=== Set of tasks ===
(a) In the project description, which codon change is given as an example of a synonymous variant?
(b) Set down everything in the project description from "We are performing" down to "genomic sequencing data.".
(c) Put this sentence from the project description into Spanish: "Our goal is to develop a prediction tool based on machine learning to evaluate the effects of synonymous variants."

=== Selected excerpt ===
--------------------------------
Creating functional maps of protein sequences
Synonymous variants are the genetic variants within coding regions that do not alter the amino acid in the protein sequence, e.g., CCC->CCT does not change the amino acid proline. Compared to non-synonymous variants (i.e., variants changing the amino acid), the effects of synonymous variants are often overlooked. However, accumulating evidences have shown that synonymous variants can have large biological effects and even be causative to many diseases. That is why some people referred the effects of synonymous variants as the “the sound of silence”.
Our goal is to develop a prediction tool based on machine learning to evaluate the effects of synonymous variants. Instead of retrieving data from online databases (which, in our opionion, have fundamental limitations), we collected/generated our data based on the assumption that evolution results already harbor the information we need to differentiate deleterious variants from neutral variants. Further, we collected/calculated a number of features for the variants in various aspects, including codon bias, bicodon pattern, codon autocorrelation, mRNA stability, gene expression level, tRNA supply-demand estimate, regulatory factors, splice sites, etc.
We are performing extensive feature selection, not just for the model building, but also to explore the biological importances of the features. In the meantime, after trying a few machine learning algorithms, we are training a deep neural network to see if we can surpass the previous performances. The ultimate goal of this project is to integrate this prediction tool for synonymous variants into our lab’s larger pipeline to predict the predisposition of certain diseases from genomic sequencing data.
--------------------------------
=== Dataset excerpts ===

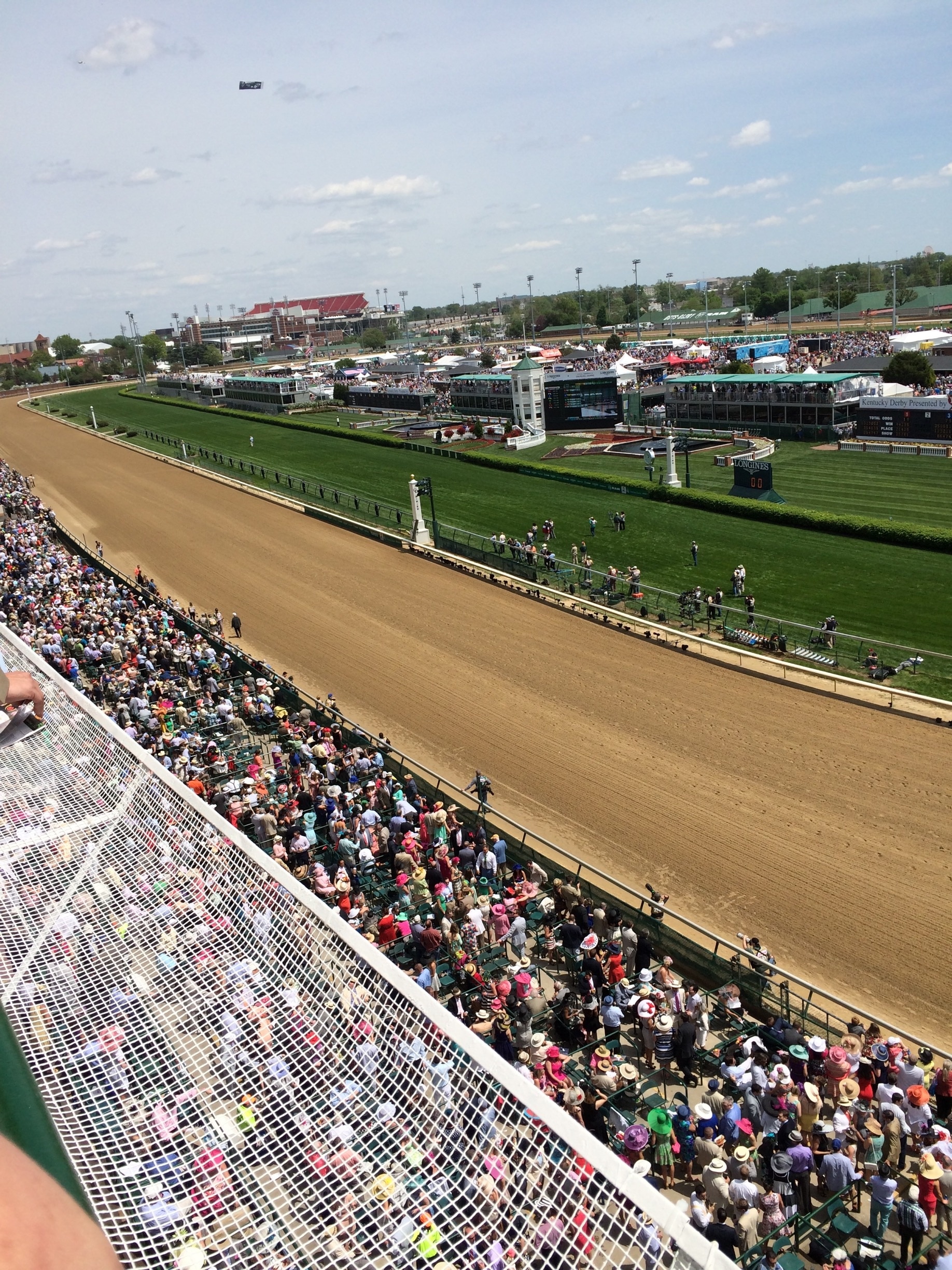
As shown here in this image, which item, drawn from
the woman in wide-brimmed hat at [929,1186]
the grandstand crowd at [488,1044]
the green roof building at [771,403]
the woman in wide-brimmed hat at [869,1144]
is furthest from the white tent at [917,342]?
--------------------------------
=== Solutions for each task ===
(a) CCC->CCT, which does not change the amino acid proline.

(b)
We are performing extensive feature selection, not just for the model building, but also to explore the biological importances of the features. In the meantime, after trying a few machine learning algorithms, we are training a deep neural network to see if we can surpass the previous performances. The ultimate goal of this project is to integrate this prediction tool for synonymous variants into our lab’s larger pipeline to predict the predisposition of certain diseases from genomic sequencing data.

(c) Nuestro objetivo es desarrollar una herramienta de predicción basada en aprendizaje automático para evaluar los efectos de las variantes sinónimas.